# Extracted material
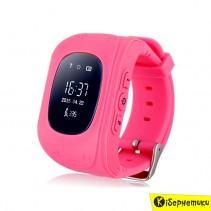 Детские умные часы Smart Baby Q50 GPS Smart Tracking Watch Pink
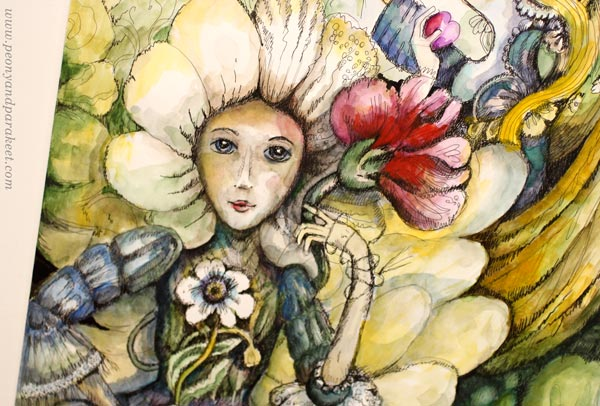 Flower fairies, a detail of an illustration by Paivi Eerola. Play with the scale. Draw huge flowers and small fairies!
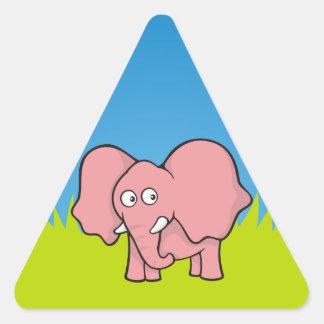 Cute Cartoon Baby Clipart Stickers | Zazzle.co.uk
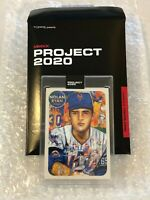 Topps Project 2020 Baseball #67 Andrew Thiele - Nolan Ryan - New York Mets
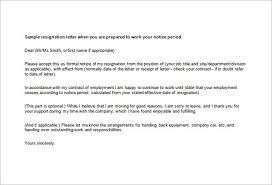 Management Resignation Letter Professional Resignation Letter Effective Immediately Sample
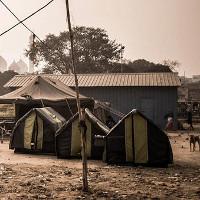 Chiếc lều cứu cánh cho hàng triệu người vô gia cư trên khắp thế giới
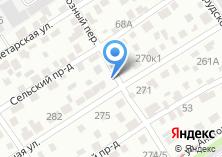 Компания «Центр памятников» на карте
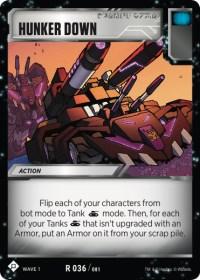 https://fortressmaximus.io/images/cards/wv1/battle/hunker-down-WV1.jpg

# About this exercise
An exact copy of the data is required, with the pictures excluded.

# Task answer
 Детские умные часы Smart Baby Q50 GPS Smart Tracking Watch Pink
 Flower fairies, a detail of an illustration by Paivi Eerola. Play with the scale. Draw huge flowers and small fairies!
 Cute Cartoon Baby Clipart Stickers | Zazzle.co.uk
 Topps Project 2020 Baseball #67 Andrew Thiele - Nolan Ryan - New York Mets
 Management Resignation Letter Professional Resignation Letter Effective Immediately Sample
 Chiếc lều cứu cánh cho hàng triệu người vô gia cư trên khắp thế giới
 Компания «Центр памятников» на карте
 https://fortressmaximus.io/images/cards/wv1/battle/hunker-down-WV1.jpg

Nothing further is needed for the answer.